2. Turn on some ENCODE data tracks you might be interested in–or even already know some details about–using the track features. Transcription factor binding? Chromatin state? Variation? Consider the control rows. Do these data make sense with what you know? Is there something else curious going one?
3. Now go to the Nature Portal thread for that topic and find the specific papers relevant for that data. Read those. See how the researches made the calls they did. Look again at your region. Read more from the literature that existed before. Look at more locations—where you expect something, and places you don’t, and places you don’t have any idea about.
4. See if there are cell lines relevant for your focus with this awesome Matrix (note: not all cell lines or antibodies are turned on when you hit “show” on a track–you may have to go in and click them. This is shown in the tutorial.). Same outcome? Different? What about in the stem cell line?

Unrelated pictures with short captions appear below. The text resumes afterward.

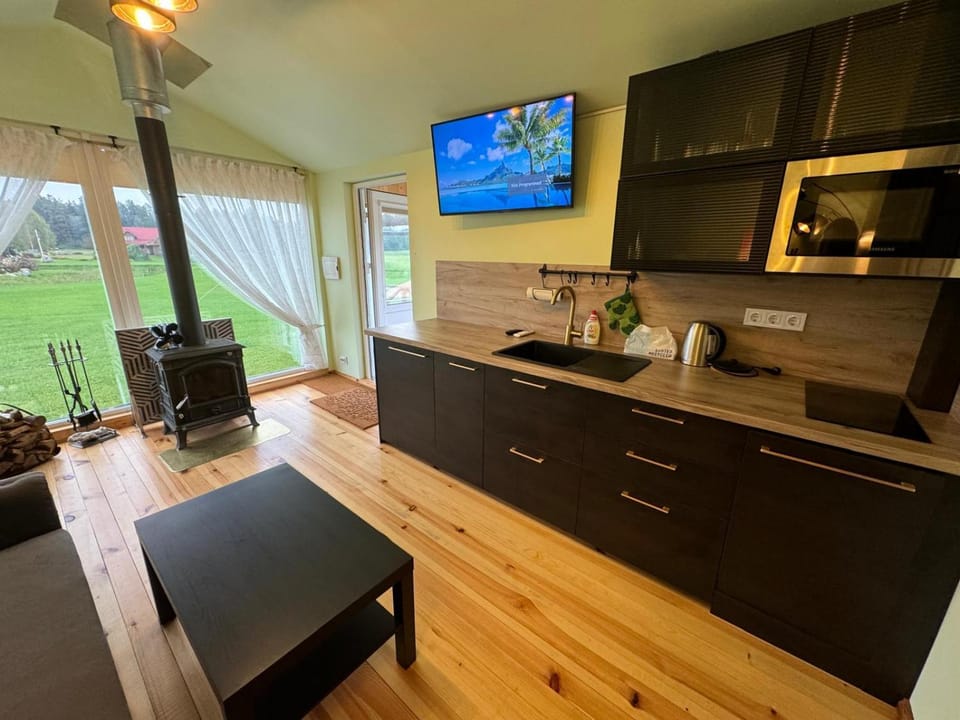 Property building, Kitchen or kitchenette, stove, stove, kitchen, kitchen, air conditioner, air conditioner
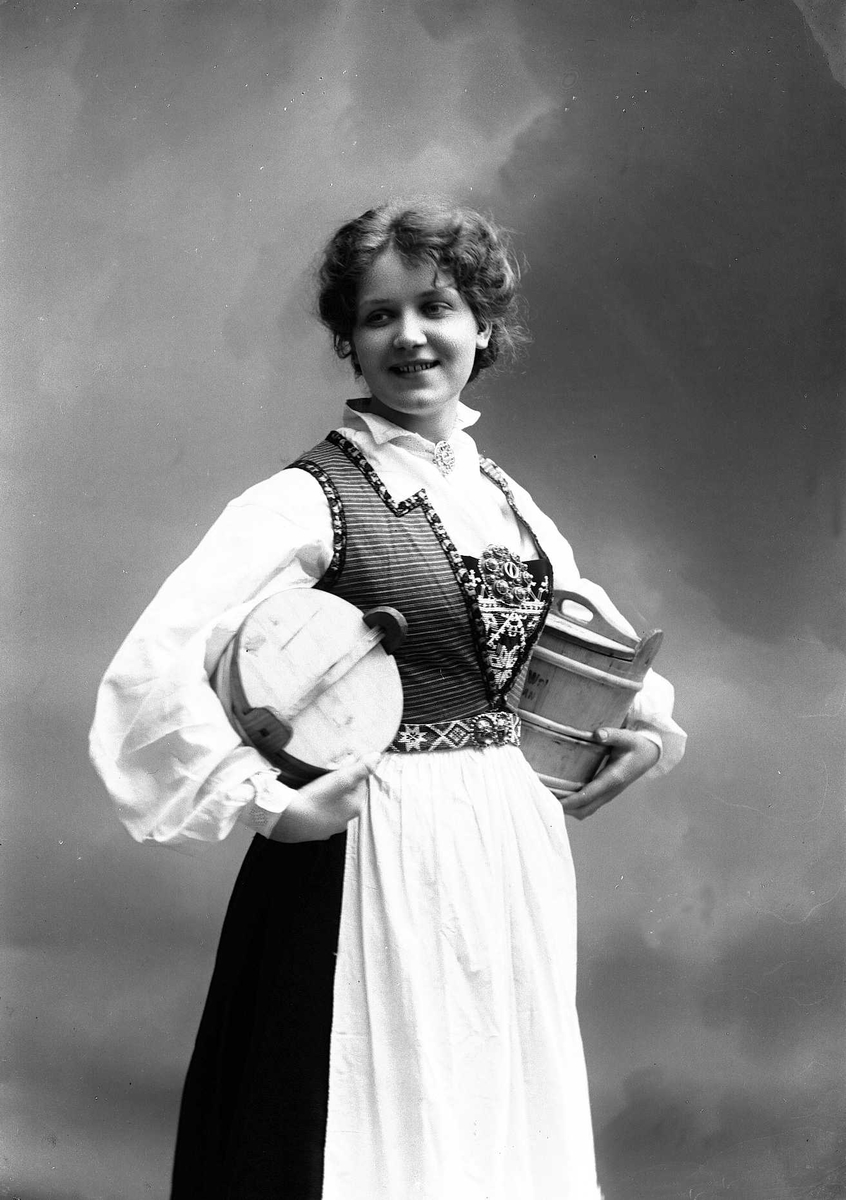 Solveig Lund, 3/4 portrett av kvinne i drakt, tatt i fotografens studio. Hun holder en tine under hver arm. Nøytral bakgrunn.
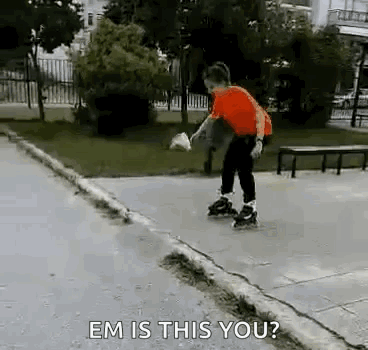 A Young Boy Is Rollerblading On A Sidewalk In A Park And A Person Is Asking Him If He Is This You . GIF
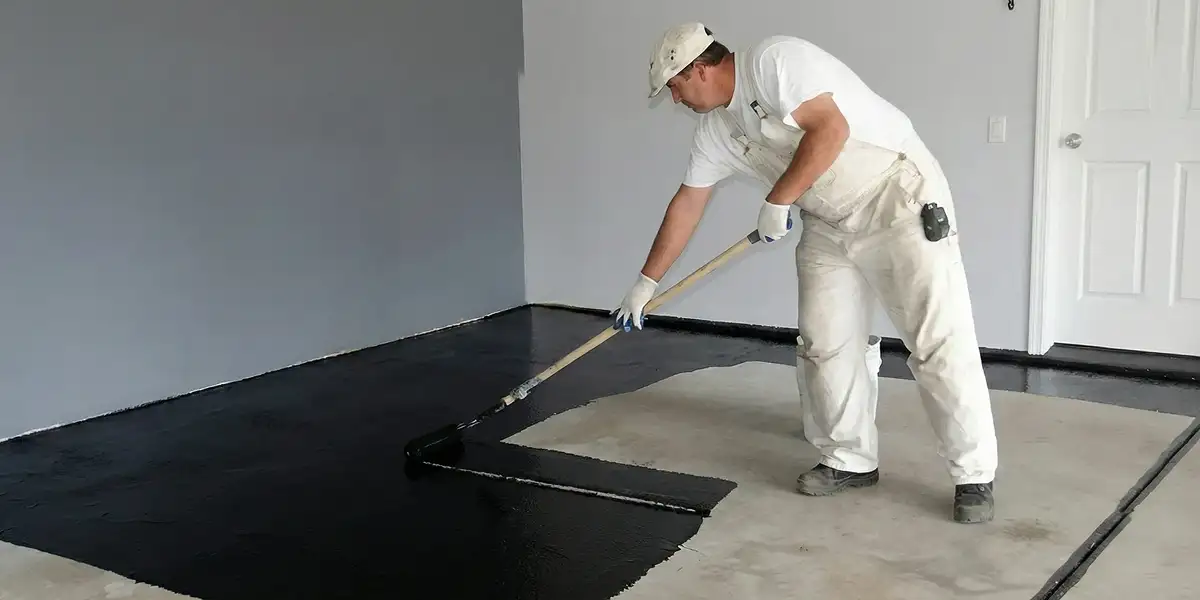 basement waterproofing professional applying waterproof coating to protect a basement floor in Sarasota, FL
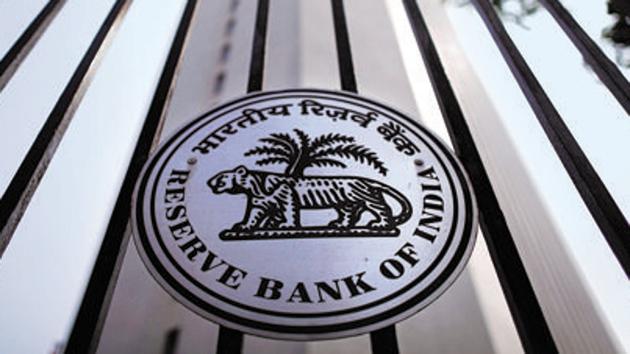 The Reserve Bank of India (RBI) seal is pictured on a gate outside the RBI headquarters in Mumbai October 29, 2013. India's central bank raised its policy interest rate for the second time in as many months on Tuesday, warning that inflation is likely to remain elevated for the rest of the fiscal year, and rolled back an emergency measure put in place in July to support the slumping rupee. REUTERS/Danish Siddiqui (INDIA - Tags: BUSINESS POLITICS LOGO) - RTX14S9A (Reuters File Photo) The Reserve Bank of India (RBI) seal is pictured on a gate outside the RBI headquarters in Mumbai October 29, 2013. India's central bank raised its policy interest rate for the second time in as many months on Tuesday, warning that inflation is likely to remain elevated for the rest of the fiscal year, and rolled back an emergency measure put in place in July to support the slumping rupee. REUTERS/Danish Siddiqui (INDIA - Tags: BUSINESS POLITICS LOGO) - RTX14S9A (Reuters File Photo)
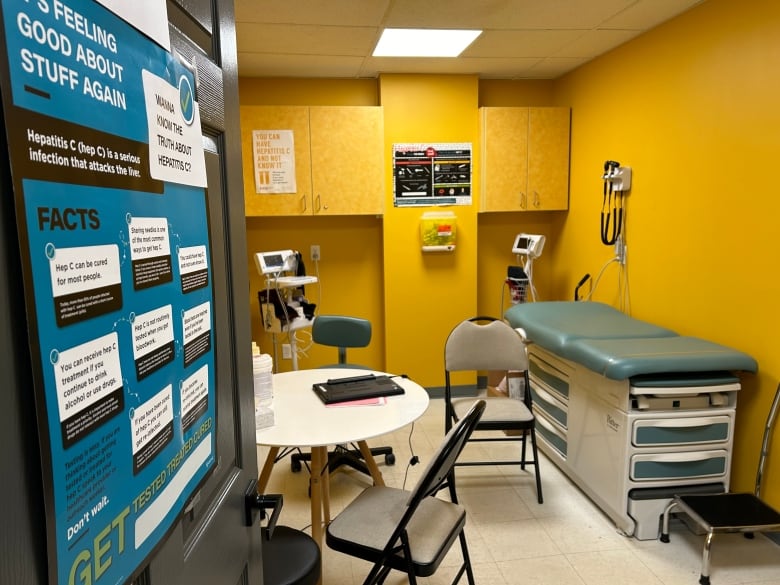 A look through the door to a medical room with bright yellow walls, a table and chairs, a table to lay on and other medical equipment.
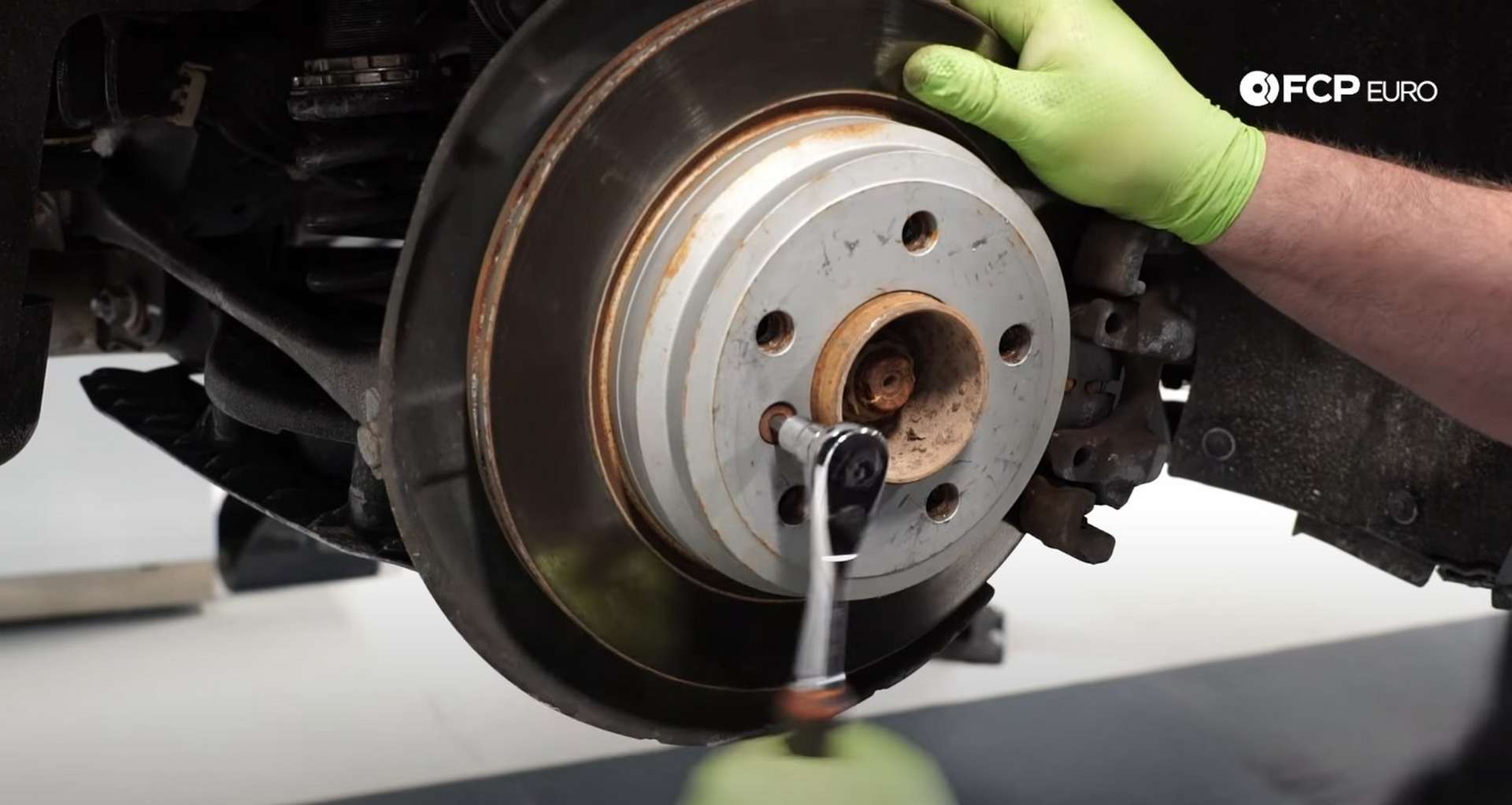 DIY BMW F30 Rear Brake Service removing the rotor's set screw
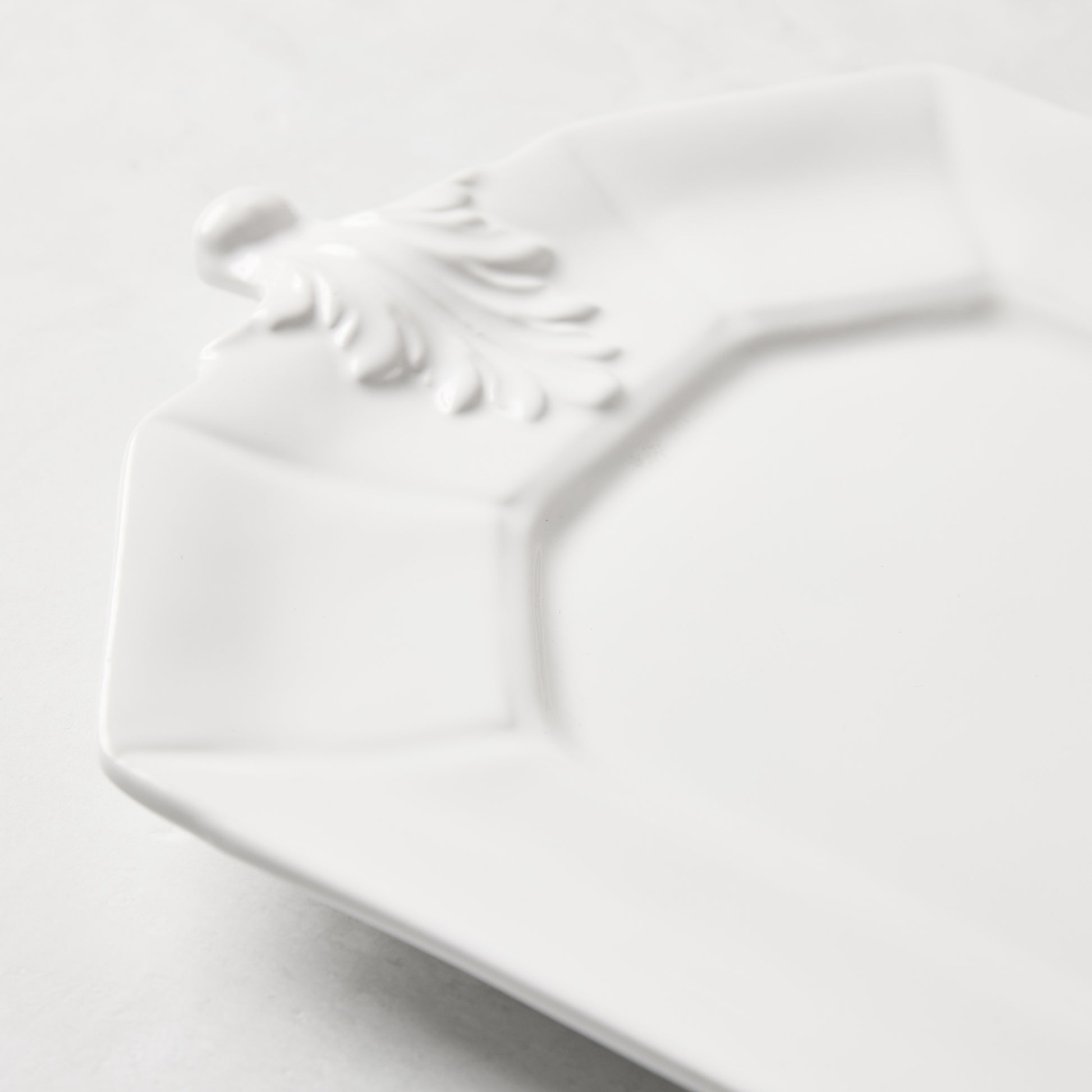 White octagon ceramic serving platter with raised Fleur de Lys detail.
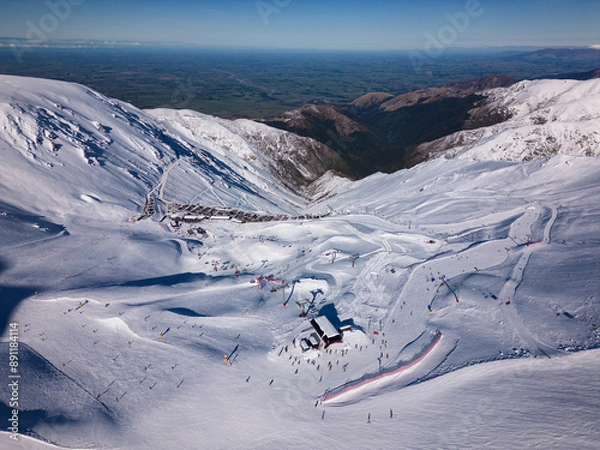 Fototapeta Mt Hutt, New Zealand: Aerial view of Mt Hutt ski resort slopes and chair lift in the Canterbury region on a winter sunny day in New Zealand south island near Chistrchurch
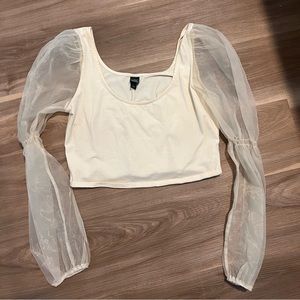White cropped long sleeve with see thru sleeves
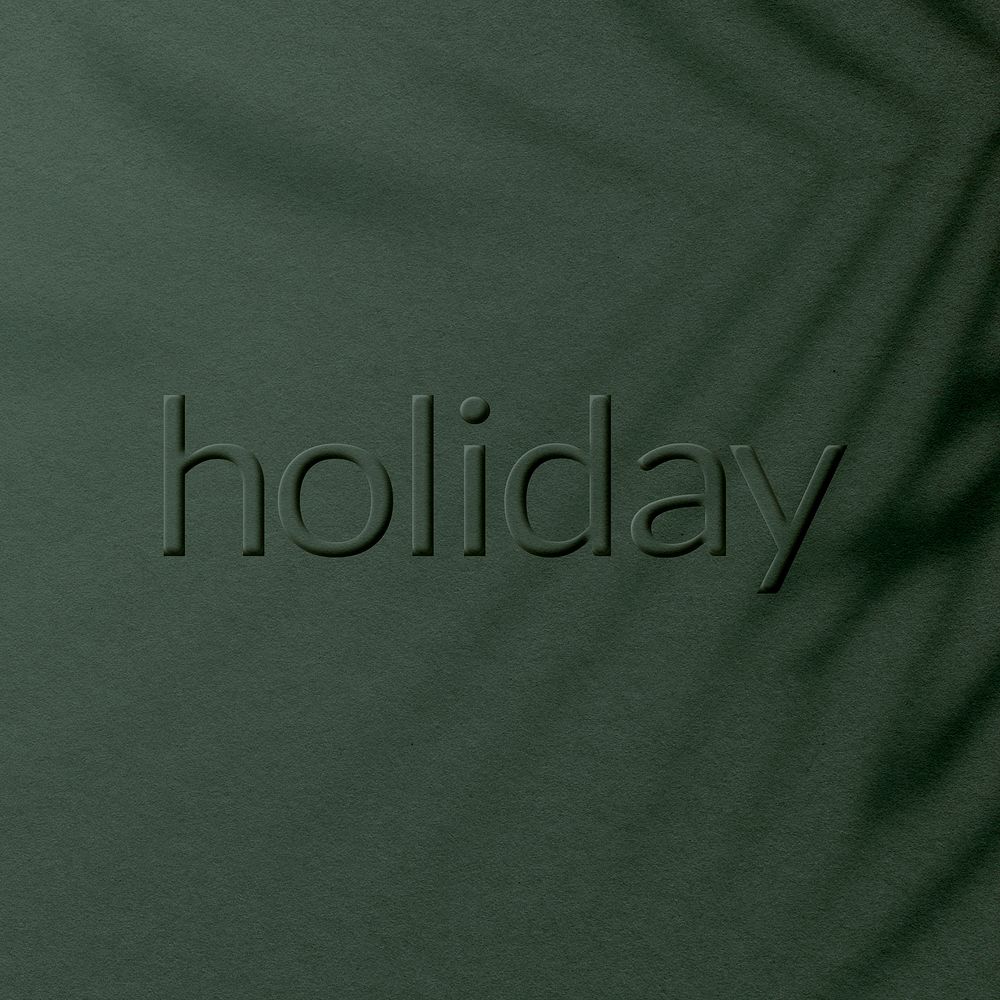 Embossed holiday word textured concrete typography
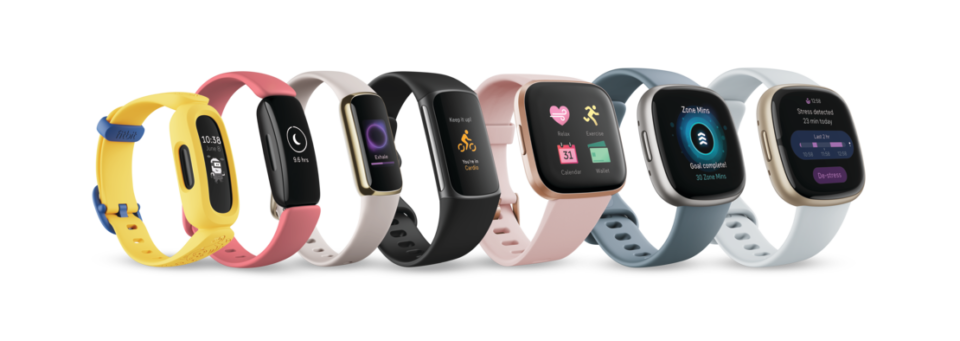 Fitbit trackers in a line from small to large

5. Think about confirming what you see. Get the cell lines and grow them with ENCODE conditions. Can you see it again? Can you tweak it?
6. Check out your favorite cell line/tissue in your lab. Do you see the same thing? Or is it different? Different in non-reproducible way or different in an interesting way?
7. Publish. Or blog about it. Let’s talk about it. If you do see—or if you don’t see—what the ENCODE data suggested, we want to know. It will help us all to understand which puzzle pieces are good, and which pieces might need more work or more thought, or re-analysis.
I hope that this tip is a constructive way to proceed. Please have a look at the data. It really could help your work—to understand current features, and to design future directions to pursue. That’s what ENCODE is there for.
ENCODE tutorial: http://www.openhelix.com/ENCODE2
UCSC Genome Browser Introduction tutorial: http://www.openhelix.com/ucsc
ENCODE portal at UCSC Genome Browser: http://encodeproject.org/
Main UCSC Genome Browser starting point: http://genome.ucsc.edu/
The YouTube tip page directly: http://youtu.be/QS1c7BpIvmI
Order Quick Reference Cards to keep near your computer for handy guides: http://bit.ly/QRCencode
Birney, E. (2012). The making of ENCODE: Lessons for big-data projects, Nature, 489 (7414) 51. DOI: 10.1038/489049a
The ENCODE Project Consortium (2012). An integrated encyclopedia of DNA elements in the human genome Nature, 489, 57-74 DOI: 10.1038/nature11247
Disclaimer: Over the past few years we had a contract from the UCSC DCC to provide training and outreach on ENCODE data in the UCSC Genome Browser, and the training materials I offer were developed under that contract. That contract has completed and we are not officially associated with ENCODE in any manner at this time.